Other next-of-kin confirmed the group’s deletion.
WeChat is operated by Chinese digital giant Tencent Holdings Ltd (騰訊). Popular platforms routinely censor content deemed objectionable by the government.
Relatives accuse the Hubei Province and Wuhan governments of allowing COVID-19 to explode out of control by trying to conceal the outbreak when it first emerged in the city in Dec. 2019, then failing to alert the public and bungling the response.
According to official Chinese figures, it killed nearly 3,900 in Wuhan, accounting for the vast majority of the 4,636 dead that China has reported.
Many next-of-kin distrust those numbers, saying that the scarcity of testing in the outbreak’s chaotic early days meant many likely died without being confirmed as having the disease.

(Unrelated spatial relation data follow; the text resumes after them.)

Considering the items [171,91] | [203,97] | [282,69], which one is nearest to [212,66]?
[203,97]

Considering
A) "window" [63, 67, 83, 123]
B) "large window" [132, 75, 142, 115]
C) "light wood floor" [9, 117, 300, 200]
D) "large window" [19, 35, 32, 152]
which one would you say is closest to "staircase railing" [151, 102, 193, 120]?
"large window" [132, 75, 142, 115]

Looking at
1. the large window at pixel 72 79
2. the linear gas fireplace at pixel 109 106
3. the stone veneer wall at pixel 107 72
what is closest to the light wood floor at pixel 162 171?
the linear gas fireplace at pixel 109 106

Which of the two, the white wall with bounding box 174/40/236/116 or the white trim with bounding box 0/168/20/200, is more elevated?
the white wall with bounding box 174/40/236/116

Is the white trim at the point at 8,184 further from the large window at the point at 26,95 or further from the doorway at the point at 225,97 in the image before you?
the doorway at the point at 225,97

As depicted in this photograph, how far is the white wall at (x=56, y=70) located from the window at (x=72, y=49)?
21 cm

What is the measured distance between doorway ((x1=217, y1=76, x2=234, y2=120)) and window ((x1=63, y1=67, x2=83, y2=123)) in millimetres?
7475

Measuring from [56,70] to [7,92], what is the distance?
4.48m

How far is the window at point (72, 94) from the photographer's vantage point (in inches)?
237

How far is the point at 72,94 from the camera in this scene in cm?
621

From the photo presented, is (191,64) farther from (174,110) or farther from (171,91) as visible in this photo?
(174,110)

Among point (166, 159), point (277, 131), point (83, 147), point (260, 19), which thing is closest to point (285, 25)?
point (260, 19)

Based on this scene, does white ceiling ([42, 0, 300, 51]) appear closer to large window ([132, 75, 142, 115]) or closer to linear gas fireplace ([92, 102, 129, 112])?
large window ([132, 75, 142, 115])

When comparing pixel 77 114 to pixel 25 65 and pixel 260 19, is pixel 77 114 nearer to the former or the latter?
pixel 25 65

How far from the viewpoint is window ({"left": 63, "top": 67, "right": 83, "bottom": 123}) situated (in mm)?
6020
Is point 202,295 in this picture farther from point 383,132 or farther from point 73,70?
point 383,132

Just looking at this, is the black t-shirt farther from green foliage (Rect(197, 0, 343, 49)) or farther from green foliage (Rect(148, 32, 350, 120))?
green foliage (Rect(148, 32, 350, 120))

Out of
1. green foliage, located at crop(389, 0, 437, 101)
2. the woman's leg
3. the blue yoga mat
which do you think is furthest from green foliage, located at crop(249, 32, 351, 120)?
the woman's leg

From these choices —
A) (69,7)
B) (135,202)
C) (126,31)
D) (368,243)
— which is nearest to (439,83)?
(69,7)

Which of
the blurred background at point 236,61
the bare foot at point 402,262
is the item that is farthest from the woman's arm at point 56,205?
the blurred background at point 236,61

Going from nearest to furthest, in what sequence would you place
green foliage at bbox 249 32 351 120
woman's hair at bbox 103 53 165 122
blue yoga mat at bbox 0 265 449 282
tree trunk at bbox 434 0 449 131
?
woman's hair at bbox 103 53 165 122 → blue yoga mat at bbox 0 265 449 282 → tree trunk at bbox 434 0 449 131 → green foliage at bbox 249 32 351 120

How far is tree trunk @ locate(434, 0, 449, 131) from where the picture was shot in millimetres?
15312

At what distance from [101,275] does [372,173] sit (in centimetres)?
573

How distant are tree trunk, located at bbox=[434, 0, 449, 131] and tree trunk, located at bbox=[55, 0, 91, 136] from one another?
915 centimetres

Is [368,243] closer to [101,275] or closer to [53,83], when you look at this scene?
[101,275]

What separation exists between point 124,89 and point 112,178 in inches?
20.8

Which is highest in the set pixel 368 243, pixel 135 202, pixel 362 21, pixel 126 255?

Another family member, a retiree who says her adult daughter died of the virus in January last year, said that she was last week summoned by authorities and warned not to “speak to media or be used by others.”
Authorities came to her door on Tuesday “and sang the same old tune and gave me 5,000 yuan (US$773) in a ‘condolence payment,’” she said, requesting anonymity.
Zhang called on the WHO experts to “bravely” meet with next-of-kin, saying the investigators are likely to be misled or obstructed by Chinese authorities.